What Hunting Particles Taught Me About Debugging MRI Sequences

CMS detector event display

At CMS, the enemy was background: billions of proton collisions per second, almost all of them boring, hiding the handful of events you actually care about. In lung MRI, the enemy is artifact: banding, motion, off-resonance — noise wearing the costume of signal. The surprising thing is how transferable the debugging mindset is.

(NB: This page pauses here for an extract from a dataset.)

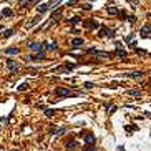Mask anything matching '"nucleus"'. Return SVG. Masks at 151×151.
Instances as JSON below:
<instances>
[{"label":"nucleus","instance_id":"nucleus-1","mask_svg":"<svg viewBox=\"0 0 151 151\" xmlns=\"http://www.w3.org/2000/svg\"><path fill=\"white\" fill-rule=\"evenodd\" d=\"M83 25H85L86 30H98L100 27H101V25H100V22L95 20V18H88V20H85Z\"/></svg>","mask_w":151,"mask_h":151},{"label":"nucleus","instance_id":"nucleus-2","mask_svg":"<svg viewBox=\"0 0 151 151\" xmlns=\"http://www.w3.org/2000/svg\"><path fill=\"white\" fill-rule=\"evenodd\" d=\"M55 95L63 98V96H77L78 93H73L70 88H55Z\"/></svg>","mask_w":151,"mask_h":151},{"label":"nucleus","instance_id":"nucleus-3","mask_svg":"<svg viewBox=\"0 0 151 151\" xmlns=\"http://www.w3.org/2000/svg\"><path fill=\"white\" fill-rule=\"evenodd\" d=\"M98 37H101V38H113L115 37V30H111V28H108V27H101L98 32Z\"/></svg>","mask_w":151,"mask_h":151},{"label":"nucleus","instance_id":"nucleus-4","mask_svg":"<svg viewBox=\"0 0 151 151\" xmlns=\"http://www.w3.org/2000/svg\"><path fill=\"white\" fill-rule=\"evenodd\" d=\"M45 58H47L45 52H35L33 55H28V57H27V62H33V60L40 62V60H45Z\"/></svg>","mask_w":151,"mask_h":151},{"label":"nucleus","instance_id":"nucleus-5","mask_svg":"<svg viewBox=\"0 0 151 151\" xmlns=\"http://www.w3.org/2000/svg\"><path fill=\"white\" fill-rule=\"evenodd\" d=\"M28 50L30 52H45L43 43H40V42H30L28 43Z\"/></svg>","mask_w":151,"mask_h":151},{"label":"nucleus","instance_id":"nucleus-6","mask_svg":"<svg viewBox=\"0 0 151 151\" xmlns=\"http://www.w3.org/2000/svg\"><path fill=\"white\" fill-rule=\"evenodd\" d=\"M43 48L48 50V52H55V50L58 48V43L55 42V40H47V42L43 43Z\"/></svg>","mask_w":151,"mask_h":151},{"label":"nucleus","instance_id":"nucleus-7","mask_svg":"<svg viewBox=\"0 0 151 151\" xmlns=\"http://www.w3.org/2000/svg\"><path fill=\"white\" fill-rule=\"evenodd\" d=\"M7 67H8V70H10V73H15V72H18L20 65H18V62H15V60L8 58V60H7Z\"/></svg>","mask_w":151,"mask_h":151},{"label":"nucleus","instance_id":"nucleus-8","mask_svg":"<svg viewBox=\"0 0 151 151\" xmlns=\"http://www.w3.org/2000/svg\"><path fill=\"white\" fill-rule=\"evenodd\" d=\"M150 35H151V23L141 27V30H140V37H141V38H148Z\"/></svg>","mask_w":151,"mask_h":151},{"label":"nucleus","instance_id":"nucleus-9","mask_svg":"<svg viewBox=\"0 0 151 151\" xmlns=\"http://www.w3.org/2000/svg\"><path fill=\"white\" fill-rule=\"evenodd\" d=\"M80 146V141H77V140H68V141H65V148L67 150H77Z\"/></svg>","mask_w":151,"mask_h":151},{"label":"nucleus","instance_id":"nucleus-10","mask_svg":"<svg viewBox=\"0 0 151 151\" xmlns=\"http://www.w3.org/2000/svg\"><path fill=\"white\" fill-rule=\"evenodd\" d=\"M83 43H85V40H83V38H80V37H77V38H72V40H70V45H72L73 48L81 47Z\"/></svg>","mask_w":151,"mask_h":151},{"label":"nucleus","instance_id":"nucleus-11","mask_svg":"<svg viewBox=\"0 0 151 151\" xmlns=\"http://www.w3.org/2000/svg\"><path fill=\"white\" fill-rule=\"evenodd\" d=\"M83 140L86 145H95V141H96V138H95L93 133H86V135H83Z\"/></svg>","mask_w":151,"mask_h":151},{"label":"nucleus","instance_id":"nucleus-12","mask_svg":"<svg viewBox=\"0 0 151 151\" xmlns=\"http://www.w3.org/2000/svg\"><path fill=\"white\" fill-rule=\"evenodd\" d=\"M4 53H5V55H18V53H20V48L18 47H8V48H5V50H4Z\"/></svg>","mask_w":151,"mask_h":151},{"label":"nucleus","instance_id":"nucleus-13","mask_svg":"<svg viewBox=\"0 0 151 151\" xmlns=\"http://www.w3.org/2000/svg\"><path fill=\"white\" fill-rule=\"evenodd\" d=\"M40 20H42V15L38 13V15H37L35 18H32V20L28 22V23H27V25H25V28H32V27H35V25H37V23H38Z\"/></svg>","mask_w":151,"mask_h":151},{"label":"nucleus","instance_id":"nucleus-14","mask_svg":"<svg viewBox=\"0 0 151 151\" xmlns=\"http://www.w3.org/2000/svg\"><path fill=\"white\" fill-rule=\"evenodd\" d=\"M63 8H65V7H58V8H57L55 12H52V22H53V20H58V18L62 17V13H63Z\"/></svg>","mask_w":151,"mask_h":151},{"label":"nucleus","instance_id":"nucleus-15","mask_svg":"<svg viewBox=\"0 0 151 151\" xmlns=\"http://www.w3.org/2000/svg\"><path fill=\"white\" fill-rule=\"evenodd\" d=\"M118 12H120V8H118V7H115V5L106 7V13H108V15H111V17L118 15Z\"/></svg>","mask_w":151,"mask_h":151},{"label":"nucleus","instance_id":"nucleus-16","mask_svg":"<svg viewBox=\"0 0 151 151\" xmlns=\"http://www.w3.org/2000/svg\"><path fill=\"white\" fill-rule=\"evenodd\" d=\"M48 8H50V5H48V4H42V5L37 7V12H38L40 15H43V13H47V12H48Z\"/></svg>","mask_w":151,"mask_h":151},{"label":"nucleus","instance_id":"nucleus-17","mask_svg":"<svg viewBox=\"0 0 151 151\" xmlns=\"http://www.w3.org/2000/svg\"><path fill=\"white\" fill-rule=\"evenodd\" d=\"M13 33H15V30H13V28H7V30L2 32V38H10Z\"/></svg>","mask_w":151,"mask_h":151},{"label":"nucleus","instance_id":"nucleus-18","mask_svg":"<svg viewBox=\"0 0 151 151\" xmlns=\"http://www.w3.org/2000/svg\"><path fill=\"white\" fill-rule=\"evenodd\" d=\"M115 55H118V57H121V58H126V52H125V48H123V47L116 48V50H115Z\"/></svg>","mask_w":151,"mask_h":151},{"label":"nucleus","instance_id":"nucleus-19","mask_svg":"<svg viewBox=\"0 0 151 151\" xmlns=\"http://www.w3.org/2000/svg\"><path fill=\"white\" fill-rule=\"evenodd\" d=\"M141 75H143L141 72H131V73H126L125 77H128V78H140Z\"/></svg>","mask_w":151,"mask_h":151},{"label":"nucleus","instance_id":"nucleus-20","mask_svg":"<svg viewBox=\"0 0 151 151\" xmlns=\"http://www.w3.org/2000/svg\"><path fill=\"white\" fill-rule=\"evenodd\" d=\"M125 128H126V133H128V135H130L131 131H138V130H140V128H138V125H126Z\"/></svg>","mask_w":151,"mask_h":151},{"label":"nucleus","instance_id":"nucleus-21","mask_svg":"<svg viewBox=\"0 0 151 151\" xmlns=\"http://www.w3.org/2000/svg\"><path fill=\"white\" fill-rule=\"evenodd\" d=\"M80 22H81V18L77 15V17H72V18L68 20V23H70V25H77V23H80Z\"/></svg>","mask_w":151,"mask_h":151},{"label":"nucleus","instance_id":"nucleus-22","mask_svg":"<svg viewBox=\"0 0 151 151\" xmlns=\"http://www.w3.org/2000/svg\"><path fill=\"white\" fill-rule=\"evenodd\" d=\"M126 93L130 95V96H136V98L141 96V91H138V90H130V91H126Z\"/></svg>","mask_w":151,"mask_h":151},{"label":"nucleus","instance_id":"nucleus-23","mask_svg":"<svg viewBox=\"0 0 151 151\" xmlns=\"http://www.w3.org/2000/svg\"><path fill=\"white\" fill-rule=\"evenodd\" d=\"M13 15V10L12 8H5V10L2 12V17H12Z\"/></svg>","mask_w":151,"mask_h":151},{"label":"nucleus","instance_id":"nucleus-24","mask_svg":"<svg viewBox=\"0 0 151 151\" xmlns=\"http://www.w3.org/2000/svg\"><path fill=\"white\" fill-rule=\"evenodd\" d=\"M43 111H45V116H48V118H52L53 115H55V110H43Z\"/></svg>","mask_w":151,"mask_h":151},{"label":"nucleus","instance_id":"nucleus-25","mask_svg":"<svg viewBox=\"0 0 151 151\" xmlns=\"http://www.w3.org/2000/svg\"><path fill=\"white\" fill-rule=\"evenodd\" d=\"M81 8H83V10H86V12H90L91 8H93V5H91V4H83V5H81Z\"/></svg>","mask_w":151,"mask_h":151},{"label":"nucleus","instance_id":"nucleus-26","mask_svg":"<svg viewBox=\"0 0 151 151\" xmlns=\"http://www.w3.org/2000/svg\"><path fill=\"white\" fill-rule=\"evenodd\" d=\"M118 17H120L121 20H126V17H128V15H126L125 10H120V12H118Z\"/></svg>","mask_w":151,"mask_h":151},{"label":"nucleus","instance_id":"nucleus-27","mask_svg":"<svg viewBox=\"0 0 151 151\" xmlns=\"http://www.w3.org/2000/svg\"><path fill=\"white\" fill-rule=\"evenodd\" d=\"M86 53H90V55H96V53H98V48H88Z\"/></svg>","mask_w":151,"mask_h":151},{"label":"nucleus","instance_id":"nucleus-28","mask_svg":"<svg viewBox=\"0 0 151 151\" xmlns=\"http://www.w3.org/2000/svg\"><path fill=\"white\" fill-rule=\"evenodd\" d=\"M83 151H96V150H95L93 145H86V146L83 148Z\"/></svg>","mask_w":151,"mask_h":151},{"label":"nucleus","instance_id":"nucleus-29","mask_svg":"<svg viewBox=\"0 0 151 151\" xmlns=\"http://www.w3.org/2000/svg\"><path fill=\"white\" fill-rule=\"evenodd\" d=\"M126 22H130V23H135V22H136V17H135V15L126 17Z\"/></svg>","mask_w":151,"mask_h":151},{"label":"nucleus","instance_id":"nucleus-30","mask_svg":"<svg viewBox=\"0 0 151 151\" xmlns=\"http://www.w3.org/2000/svg\"><path fill=\"white\" fill-rule=\"evenodd\" d=\"M27 88H28V83H22L20 86H18V91H25Z\"/></svg>","mask_w":151,"mask_h":151},{"label":"nucleus","instance_id":"nucleus-31","mask_svg":"<svg viewBox=\"0 0 151 151\" xmlns=\"http://www.w3.org/2000/svg\"><path fill=\"white\" fill-rule=\"evenodd\" d=\"M135 52L138 53V55H146V50H141V48H138V47H135Z\"/></svg>","mask_w":151,"mask_h":151},{"label":"nucleus","instance_id":"nucleus-32","mask_svg":"<svg viewBox=\"0 0 151 151\" xmlns=\"http://www.w3.org/2000/svg\"><path fill=\"white\" fill-rule=\"evenodd\" d=\"M125 42H126V43L133 42V33H130V35H126V37H125Z\"/></svg>","mask_w":151,"mask_h":151},{"label":"nucleus","instance_id":"nucleus-33","mask_svg":"<svg viewBox=\"0 0 151 151\" xmlns=\"http://www.w3.org/2000/svg\"><path fill=\"white\" fill-rule=\"evenodd\" d=\"M57 130H58V126H50V133H52V135H55Z\"/></svg>","mask_w":151,"mask_h":151},{"label":"nucleus","instance_id":"nucleus-34","mask_svg":"<svg viewBox=\"0 0 151 151\" xmlns=\"http://www.w3.org/2000/svg\"><path fill=\"white\" fill-rule=\"evenodd\" d=\"M77 2H78V0H68V2H67V5H68V7H72V5H75Z\"/></svg>","mask_w":151,"mask_h":151},{"label":"nucleus","instance_id":"nucleus-35","mask_svg":"<svg viewBox=\"0 0 151 151\" xmlns=\"http://www.w3.org/2000/svg\"><path fill=\"white\" fill-rule=\"evenodd\" d=\"M95 85L91 83V81H86V83H85V88H93Z\"/></svg>","mask_w":151,"mask_h":151},{"label":"nucleus","instance_id":"nucleus-36","mask_svg":"<svg viewBox=\"0 0 151 151\" xmlns=\"http://www.w3.org/2000/svg\"><path fill=\"white\" fill-rule=\"evenodd\" d=\"M111 106H113V105L110 103V101H108V103H105V110H106V111H110V108H111Z\"/></svg>","mask_w":151,"mask_h":151},{"label":"nucleus","instance_id":"nucleus-37","mask_svg":"<svg viewBox=\"0 0 151 151\" xmlns=\"http://www.w3.org/2000/svg\"><path fill=\"white\" fill-rule=\"evenodd\" d=\"M18 4H20V5H23V4H27V5H28V4H30V0H20Z\"/></svg>","mask_w":151,"mask_h":151},{"label":"nucleus","instance_id":"nucleus-38","mask_svg":"<svg viewBox=\"0 0 151 151\" xmlns=\"http://www.w3.org/2000/svg\"><path fill=\"white\" fill-rule=\"evenodd\" d=\"M0 70H2V65H0Z\"/></svg>","mask_w":151,"mask_h":151},{"label":"nucleus","instance_id":"nucleus-39","mask_svg":"<svg viewBox=\"0 0 151 151\" xmlns=\"http://www.w3.org/2000/svg\"><path fill=\"white\" fill-rule=\"evenodd\" d=\"M0 18H2V15H0Z\"/></svg>","mask_w":151,"mask_h":151},{"label":"nucleus","instance_id":"nucleus-40","mask_svg":"<svg viewBox=\"0 0 151 151\" xmlns=\"http://www.w3.org/2000/svg\"><path fill=\"white\" fill-rule=\"evenodd\" d=\"M0 131H2V128H0Z\"/></svg>","mask_w":151,"mask_h":151},{"label":"nucleus","instance_id":"nucleus-41","mask_svg":"<svg viewBox=\"0 0 151 151\" xmlns=\"http://www.w3.org/2000/svg\"><path fill=\"white\" fill-rule=\"evenodd\" d=\"M78 2H80V0H78Z\"/></svg>","mask_w":151,"mask_h":151}]
</instances>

Rule 1: Distrust Beautiful Results

In particle physics, a too-clean peak usually means a bug in your selection, not a discovery. The same instinct applies when a reconstruction network produces a suspiciously crisp lung image. The first question is never "how good is this?" but "what would have to be wrong for this to look this good?"

Rule 2: Simulate Before You Measure

CMS analyses live and die by Monte Carlo simulation. I carry that habit into MRI: before trusting a shimming algorithm on a volunteer, I run it on synthetic field maps where the ground truth is known. If it fails where I can check, it will certainly fail where I can't.

Rule 3: Blind Yourself

Physicists deliberately hide the signal region until the analysis is frozen, to avoid fooling themselves. The clinical analogue: fix your evaluation metrics and test cases before looking at the outputs. Confirmation bias does not care whether the data came from a 27-km collider or a 0.55T magnet.

Different machines, same epistemology: assume you are wrong, design experiments that can prove it, and only then start believing your plots.